David Suzuki, Co-Founder of the David Suzuki Foundation, is an award-winning scientist, environmentalist and broadcaster. David is renowned for his radio and television programs that explain the complexities of the natural sciences in a compelling, easily understood way.

Education

As a geneticist. David graduated from Amherst College (Massachusetts) in 1958 with an Honours BA in Biology, followed by a Ph.D. in Zoology from the University of Chicago in 1961. He held a research associateship in the Biology Division of Tennessee’s Oak Ridge National Lab (1961 – 62), was an Assistant Professor in Genetics at the University of Alberta (1962 – 63), and since then has been a faculty member of the University of British Columbia.

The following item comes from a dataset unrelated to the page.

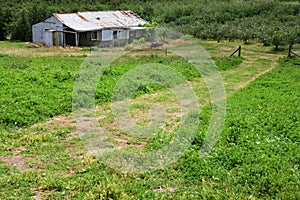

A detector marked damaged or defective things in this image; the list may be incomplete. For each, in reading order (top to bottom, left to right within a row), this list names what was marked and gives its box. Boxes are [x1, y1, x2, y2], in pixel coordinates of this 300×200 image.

rusty roofing [54, 10, 149, 31]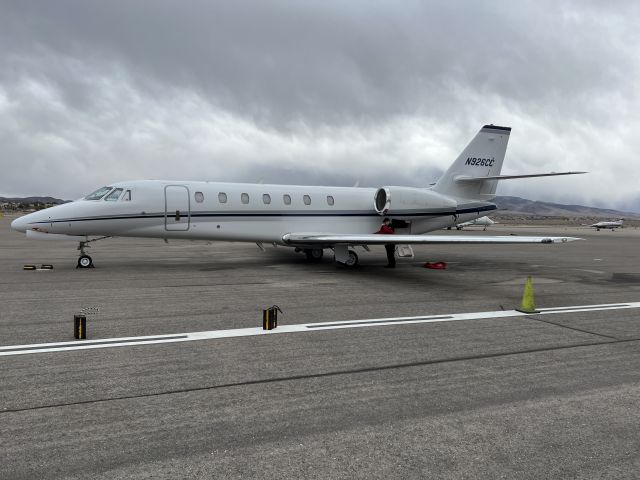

He is now Professor Emeritus at UBC.

Awards

In 1972, he was awarded the E.W.R. Steacie Memorial Fellowship for the outstanding research scientist in Canada under the age of 35 and held it for three years. He has won numerous academic awards and holds 25 honourary degrees in Canada, the U.S. and Australia. He was elected to the Royal Society of Canada and is a Companion of the Order of Canada. Dr. Suzuki has written 52 books, including 19 for children. His 1976 textbook An Introduction to Genetic Analysis(with A.J.F. Griffiths), remains the most widely used genetics text book in the U.S.and has been translated into Italian, Spanish, Greek, Indonesian, Arabic, French and German.